Le deuxième graphique nous permet de constater que le nombre de wagons transportant du pétrole et du mazout chargés dans chacune des deux divisions était semblable de 2008 à 2011. Tout d’un coup, tout a changé vers la fin de 2011. On voit que, non seulement le nombre de ces wagons chargés dans la division Ouest a grimpé en flèche entre novembre 2011 et décembre 2014 (hausse de près de 400 %, de 2900 wagons à plus de 14 100), mais, à partir de 2013, le nombre de ces wagons chargés dans la division Est a chuté, passant de son sommet de près de 5900 en mars 2013 à moins de 1400 en juillet 2016, une baisse de plus de 75 %. En fait, le gros de la baisse s’est réalisé en deux mois, soit entre juin et août 2014 (baisse de près de 65 %, de 4250 wagons à 1600). J’aimerais bien expliquer cette baisse, mais ne sachant pas d’où vient ce pétrole et où il se rendait, ce n’est pas facile de le savoir! Si la période de cette baisse correspondait à un événement particulier, on pourrait comprendre, mais là…
L’évolution des chargements de la division Ouest est plus facile à comprendre. Tout d’abord, la hausse de ces chargements, peu importe leur destination, correspond à l’augmentation de la production de pétrole dans l’Ouest, surtout provenant des sables bitumineux (voir aussi les tableaux cansim 126-0001 et 126-0003). Ensuite, on peut voir sur le graphique que la dernière chute de ces chargements a commencé après son sommet atteint en octobre 2015 (plus de 14 100 wagons), soit le dernier mois précédant l’entrée en fonction de la canalisation 9B d’Enbridge à la suite de son inversion à la fin novembre 2015. Il est possible que d’autres facteurs aient joué, les chargements de la division Ouest ne se dirigent pas tous vers le Québec et les Maritimes (j’espère!), mais la coïncidence serait étonnante si ce facteur n’avait pas influencé cette hausse. Finalement, s’il est courant que le nombre de chargements provenant de l’Ouest diminue en mai, la baisse de mai dernier fut particulièrement forte et correspond au mois où les feux de forêt ont fait diminuer la production dans la région de Fort McMurray.
Et alors…
Il devient de plus en plus clair que le nombre de trains transportant du pétrole et du mazout ne tripleront pas entre 2013 et 2016, même si des médias (et Transports Canada…) le prétendaient l’an dernier. Au contraire, leur nombre a diminué substantiellement depuis. Cela dit, cela ne signifie pas qu’ils n’augmenteront pas à l’avenir.

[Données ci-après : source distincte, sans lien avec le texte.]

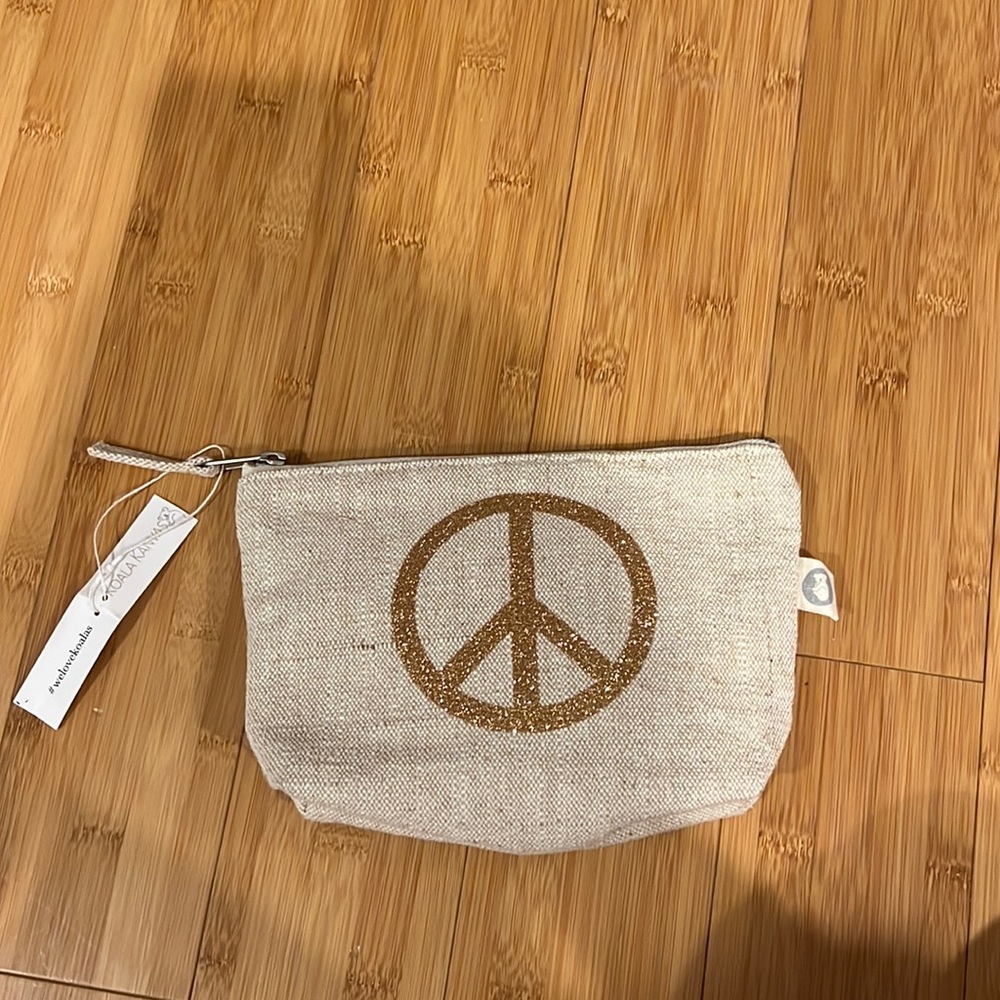 NWT-Koala Kanvas clutch, gold peace sign.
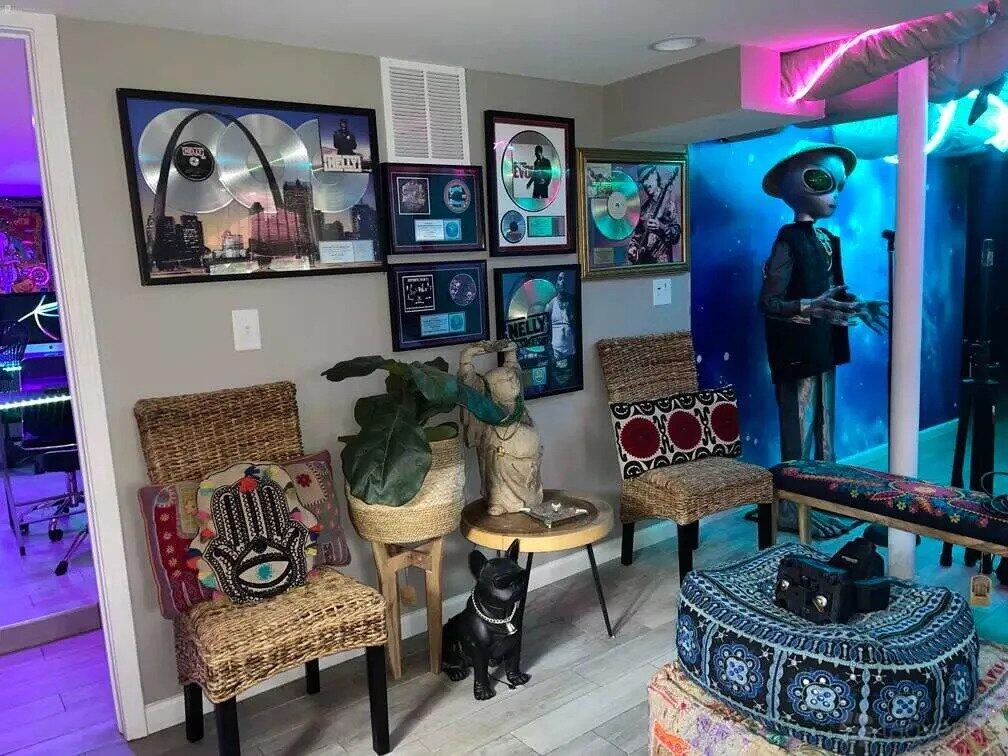 A recording studio lounge with wicker chairs, framed platinum records, colorful wall art, and eclectic sculptures at GGA Studio.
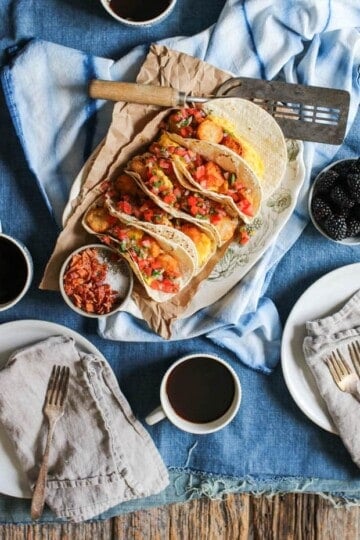 A platter full of breakfast tacos is on a table that is covered in a denim table cloth. There is a blue and white napkin on the table underneath the platter of tacos, mugs of coffee, and a bowl of blackberries on the table.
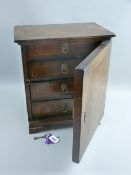 A possibly Italian walnut and burr walnut single door table cabinet with line strung inlay, the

L’acharnement des entreprises et des politiciens de l’Alberta et de la Saskatchewan à vouloir augmenter la production de pétrole des sables bitumineux malgré les conséquences de cette production sur la sécurité des personnes (que ce soit en raison des feux de forêt, de la pollution des terres environnantes ou du transport de ce produit délétère) et sur le réchauffement climatique ne semble pas près de diminuer d’ampleur et de hargne. Et, à ce sujet, notre premier ministre semble meilleur à faire aller ses babines que d’agir avec ses bottines!